La portezuela de hierro que permitía la entrada al patio chirrió, y acto seguido se agitó todo el portón grande. Magda la había cerrado con llave. Un hombre soltó una maldición. Era evidente que Jakan tenía problemas con su llave.

Magda se puso en pie y tiró de mí para que me levantara.

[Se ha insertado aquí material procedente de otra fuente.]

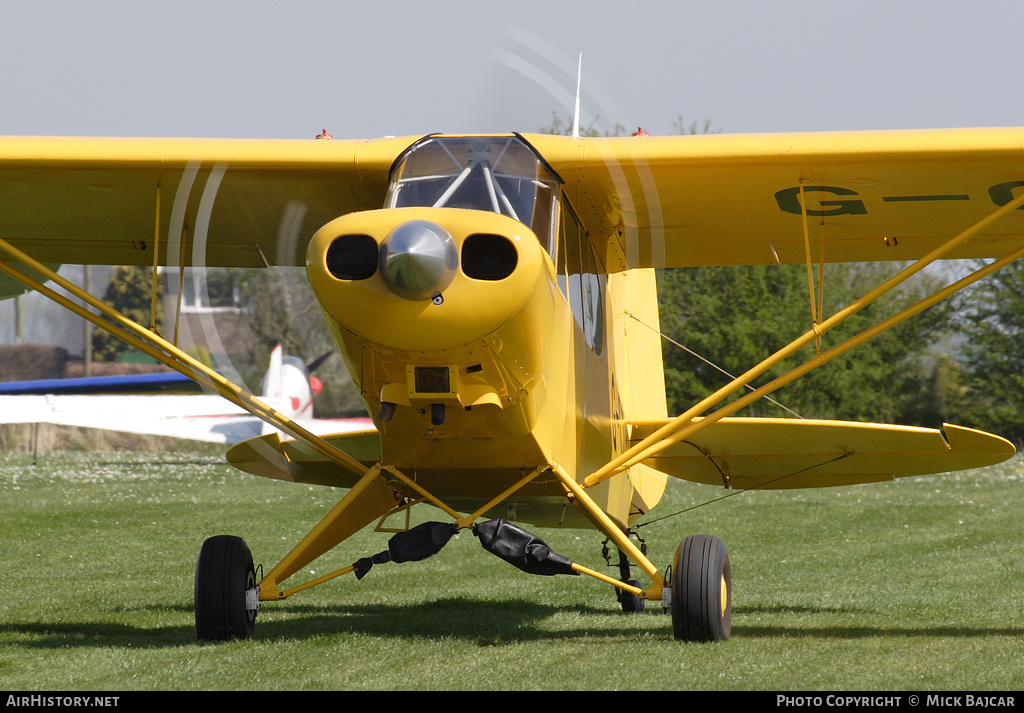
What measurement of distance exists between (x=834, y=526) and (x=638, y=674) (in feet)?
38.7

—Mira, yo voy a asistir a una boda en Caná dentro de un mes. Iré con mi hermana Marta una semana después de la celebración de los Tabernáculos. Jakan no puede ir, tiene una reunión con el sanedrín, o algo así. Ven a Caná. Y tráete a Joshua.

—Lo intentaré.

Se acercó corriendo a la sección más cercana del muro y colocó las dos manos en forma de estribo.

—Vamos, salta.

—Pero, Magda...

—No seas gallina. Ponme un pie en la mano, el otro en el hombro, y ya estás del otro lado. Cuidado con los trozos rotos de vasijas.

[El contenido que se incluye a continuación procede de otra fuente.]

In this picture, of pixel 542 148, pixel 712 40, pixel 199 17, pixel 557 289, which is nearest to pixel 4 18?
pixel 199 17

Obedecí sus órdenes fielmente: puse un pie en el estribo, otro en el hombro, y estaba fuera antes de que Jakan entrara por la puerta.

—¡Ya está! ¡He atrapado a una! —dijo uno de los ciegos cuando fui a caer encima de él.

—Sujétala fuerte mientras yo se la meto.

Cuando Joshua abandonó el desierto yo estaba sentado en una piedra, esperándolo. Me levanté para abrazarlo, y él se echó hacia delante y me dejó sujetarlo antes de que se desplomara. Lo tendí sobre la roca en la que me había sentado. Había sido lo bastante listo como para cubrirse las partes expuestas de su piel con barro, que probablemente habría mezclado con su propia orina para protegerla de quemaduras, pero en algunas partes de la frente y las manos el barro se había cuarteado y desprendido, y por los resquicios se veía que la tenía chamuscada, en carne viva. Sus brazos habían adelgazado tanto que parecían los de una niña, y las mangas de la túnica le venían muy anchas.